Car savoir comment agir dans les premières minutes suivant une attaque est aussi important que la prévention : déconnecter le poste compromis du réseau sans l'éteindre, ne pas modifier les équipements affectés afin de préserver les traces pour les enquêteurs, alerter le référent informatique, porter plainte, notifier la CNIL en cas de violation de données personnelles, et se rendre sur la plateforme 17Cyber 17cyber.gouv.fr pour obtenir un diagnostic en ligne et des conseils adaptés.
En cas de rançongiciel, ne jamais payer la rançon.
Cybersécurité et RSE : un engagement qui dépasse la conformité
Loin d'être une simple contrainte réglementaire, la cybersécurité est devenue un marqueur fort de la maturité et de la responsabilité d'une entreprise. Intégrer la protection des données dans votre stratégie RSE, c'est envoyer un signal fort à vos clients, partenaires et collaborateurs. En se protégeant et en protégeant leurs partenaires, les entreprises assurent leur pérennité et renforcent la confiance qui les lie à leurs parties prenantes.
Un levier essentiel pour votre marque employeur.

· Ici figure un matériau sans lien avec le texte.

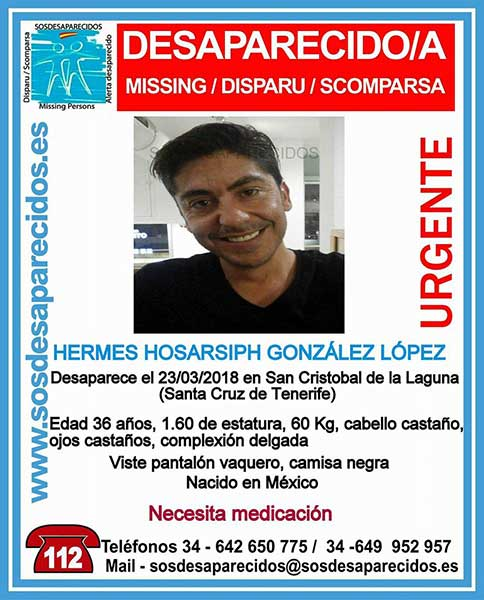 Desaparecido en san Cristóbal de La Laguna, Tenerife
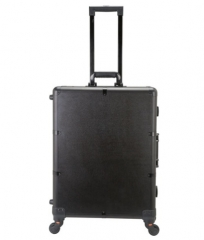 Makeup case with lights rolling studio multimedia Bluetooth system with speakers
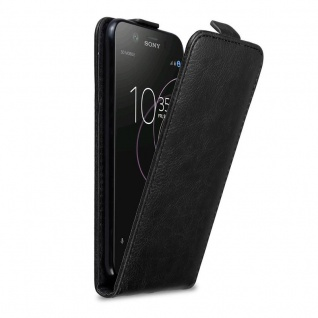 Cadorabo Hülle für Sony Xperia XZ1 in NACHT SCHWARZ - Handyhülle im Flip Design mit Magnetverschluss - Case Cover Schutzhülle Etui Tasche Book Klapp Style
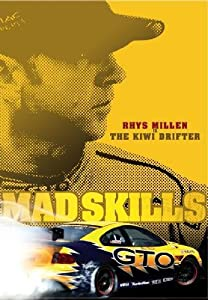 Watch up movie Mad Skills: Rhys Millen Is the Kiwi Drifter USA [1920x1080]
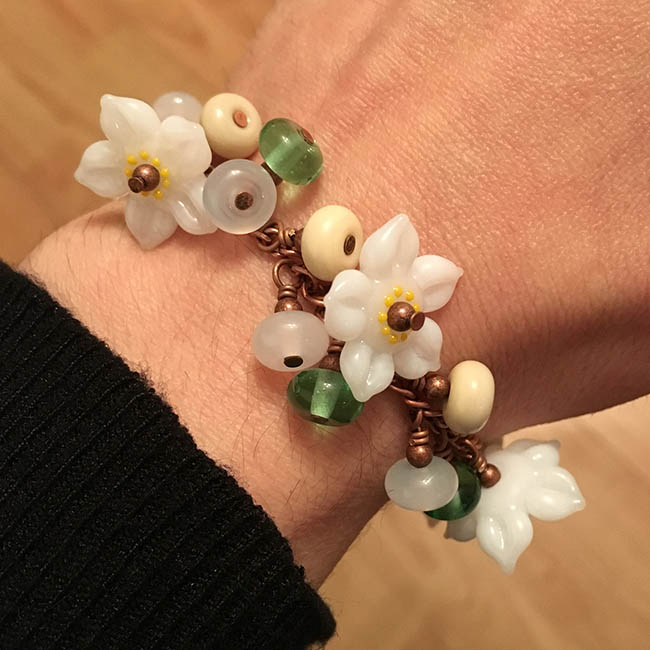 'Apple Blossom' Garland Bracelet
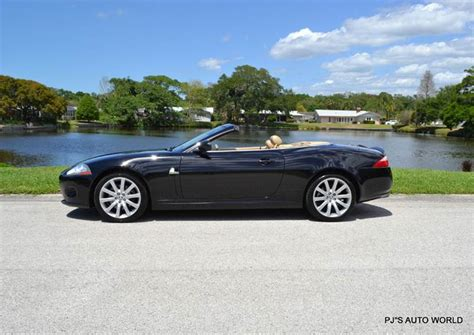 how to sell used cars 2008 jaguar xk interior lighting 2008 jaguar xk convertible for sale 59 used cars from 15 000
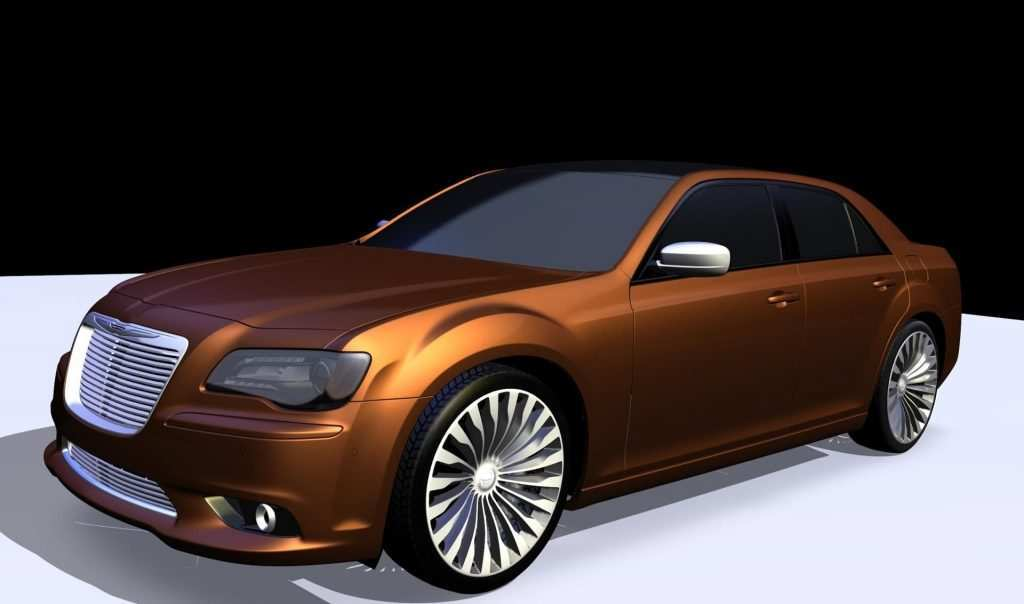 50 All New 2020 Chrysler 300 Srt8 New Review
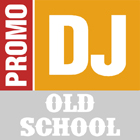 Слушать радио Promo DJ Old School online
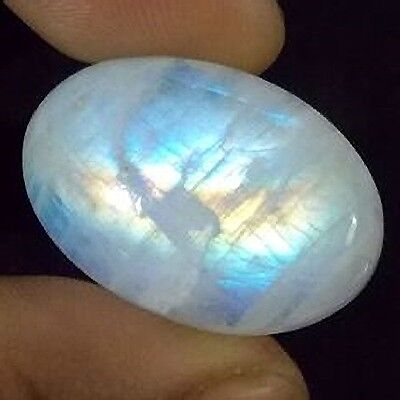 NATURAL FIERY RAINBOW MOONSTONE (24 x 14 mm) LARGE OVAL SHAPE 19.55 Cts.
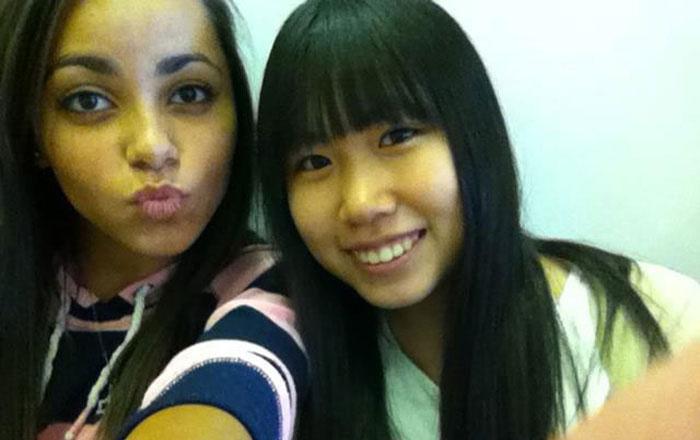 高校留学 ノバスコシア州 仲良しの親友と Mayuさん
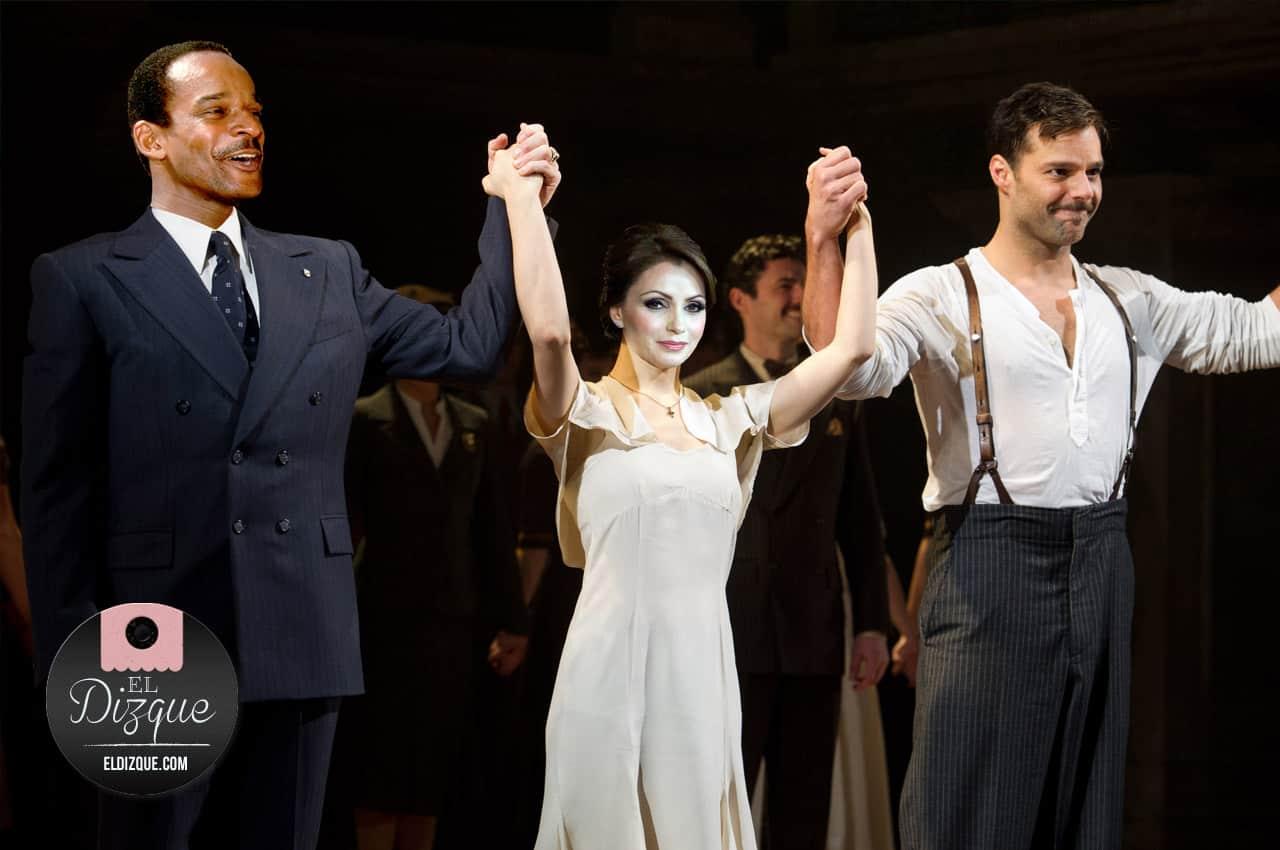 Angelica Rivera interpretará a Evita en una nueva producción de Broadway 1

Une entreprise qui protège les données de ses collaborateurs, qui encadre rigoureusement les accès et qui investit dans leur formation démontre une attention réelle portée à son capital humain. Dans un contexte de tension sur le marché du travail, cela renforce la confiance et l'engagement des équipes sur le long terme. La transparence est ici un atout : informer ses collaborateurs des dispositifs mis en place, c'est aussi respecter leurs droits en matière de protection des données personnelles.
Le lien direct entre sécurité numérique et continuité d'activité.
Une cyberattaque mal anticipée peut paralyser l'ensemble des opérations pendant plusieurs jours, voire plusieurs semaines, pour un préjudice moyen de 97 000 euros. Investir dans la cybersécurité n'est pas un coût, c'est une stratégie de résilience qui protège la pérennité de l'entreprise et maintient la confiance de vos clients et fournisseurs. Une culture de la sécurité ne protège pas seulement l'entreprise, elle renforce aussi sa réputation et contribue directement à sa compétitivité.
Anticipation et responsabilité vis-à-vis de vos partenaires.
Dans le cadre de la directive NIS 2, vos donneurs d'ordre sont de plus en plus attentifs au niveau de sécurité de leurs sous-traitants. La sécurité de la chaîne d'approvisionnement est désormais une exigence explicite de la réglementation : une PME incapable d'attester d'une politique de cybersécurité structurée peut se voir exclue de certains marchés ou engager la responsabilité de ses partenaires en cas d'incident. À l'inverse, une PME bien protégée se démarque durablement et évite d'être le maillon faible dans la chaîne de valeur de ses clients.
Finalement, la cybersécurité n'est plus une option réservée aux grandes entreprises.
Face à des menaces en constante évolution, chaque PME est exposée et chaque dirigeant est responsable. Mettre à jour ses équipements, former ses collaborateurs, structurer sa réponse aux incidents : ces mesures concrètes et accessibles peuvent faire la différence entre la continuité d'activité et la fermeture définitive. En l'absence de préparation, lorsque l'incident survient, il est déjà trop tard.